To-do list
a) Return everything in the Emmitsburg article from "The decision seemed" down to "the restriction period.", word for word.
b) Rewrite as a short bulleted list the paragraph of the Emmitsburg article that begins "The original concept of the growth plan", keeping its main facts.
c) Answer these from the Emmitsburg article:
(i) Which commissioner received the letter from the Maryland Department of the Environment anonymously in the mail?
(ii) When is the North Sewer Trunk replacement-line project expected to be completed?
(iii) How many sewage spills did the town manager say there had been in the last year?

Given passage
—————

The details still need to be finalized, and the ordinance must be written and approved. But one thing seemed clear following a Wednesday night workshop held by the town’s board of commissioners.

Emmitsburg is poised to set limits on residential and commercial growth. After weeks of discussion, the board decided to restrict growth to help the town prevent raw sewage spills and possibly reduce the fines it would face if spill problems continue. The number of building permits the town will issue annually will be determined after a study of the sewer system is completed.

By the time that study is completed, the growth ordinance is advertised properly, and a public hearing is held, it likely will be February or March before the restrictions are enacted. Also, because of changes suggested, the limits may only last one construction season instead of the three years initially discussed.

The decision seemed to be influenced by a mysterious letter from the Maryland Department of the Environment. The letter, which Commissioner Art Elder received anonymously in the mail, said the department can limit sewer connections if spill problems persist.

On Thursday, MDE officials verified that the letter was legitimate but wouldn’t disclose the citizen it was sent to because that person requested anonymity.

The original concept of the growth plan called for restricting new residential building permits to 25 per year for three years while town infrastructure was repaired. Permits would be issued based on a formula detailed in the plan, and the board reserved the right to issue up to five extra permits each year for hardship cases.

By the meeting’s end, however, the commissioners seemed intent on raising the number of permits allotted annually and condensing the restriction period.

Because the measure is tied to sewer-system problems, the board seemed set on reevaluating the situation two months after the North Sewer Trunk Rehabilitation Project is completed and possibly removing the limits the following month. The replacement-line project is expected to be completed in late 2004.

Commercial and industrial permits, which had been excluded, seem certain to be added to the ordinance in some form.

The commissioners moved toward imposing the restrictions after John Clapp, the town’s attorney, told them they could limit building. He said placing caps on building wasn’t "inherently impermissible" in Maryland and that he found no case law in which state courts ruled on a challenged building restrictions.

Mr. Clapp also advised the board to tie its action to its sewage concerns, to have a plan in place to get the problems fixed, and to lift the restrictions once adequate repairs are made.

Developers have argued that the town’s last opportunity to slow construction is in final plat approval for a subdivisions. Mr. Clapp, however, said plat approval doesn’t provide a vested right to a building permit.

Town Manager David Haller told the board that the town faces hefty fines if sewage spills continue to be a problem. Though there were no spills during the drought in 2002, he said there have been three or four in the last year, including one major one.

Town officials believe the sewer line slated for repairs next year is the major source of wildwater infiltration in the town. Emmitsburg’s wastewater treatment plant routinely exceeds its design capacity when a few inches of rain falls, and Mr. Haller said that North Sewer Trunk is "just about totally collapsed."

—————

Supplied material
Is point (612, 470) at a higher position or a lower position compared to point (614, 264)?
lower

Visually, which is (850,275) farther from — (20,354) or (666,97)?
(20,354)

—————

Completed exercise
a)
The decision seemed to be influenced by a mysterious letter from the Maryland Department of the Environment. The letter, which Commissioner Art Elder received anonymously in the mail, said the department can limit sewer connections if spill problems persist.

On Thursday, MDE officials verified that the letter was legitimate but wouldn’t disclose the citizen it was sent to because that person requested anonymity.

The original concept of the growth plan called for restricting new residential building permits to 25 per year for three years while town infrastructure was repaired. Permits would be issued based on a formula detailed in the plan, and the board reserved the right to issue up to five extra permits each year for hardship cases.

By the meeting’s end, however, the commissioners seemed intent on raising the number of permits allotted annually and condensing the restriction period.

b)
- New residential building permits were to be limited to 25 per year.
- The limit was to last three years while town infrastructure was repaired.
- Permits would be issued based on a formula detailed in the plan.
- The board reserved the right to issue up to five extra permits each year for hardship cases.

c)
(i) Commissioner Art Elder
(ii) In late 2004
(iii) Three or four, including one major one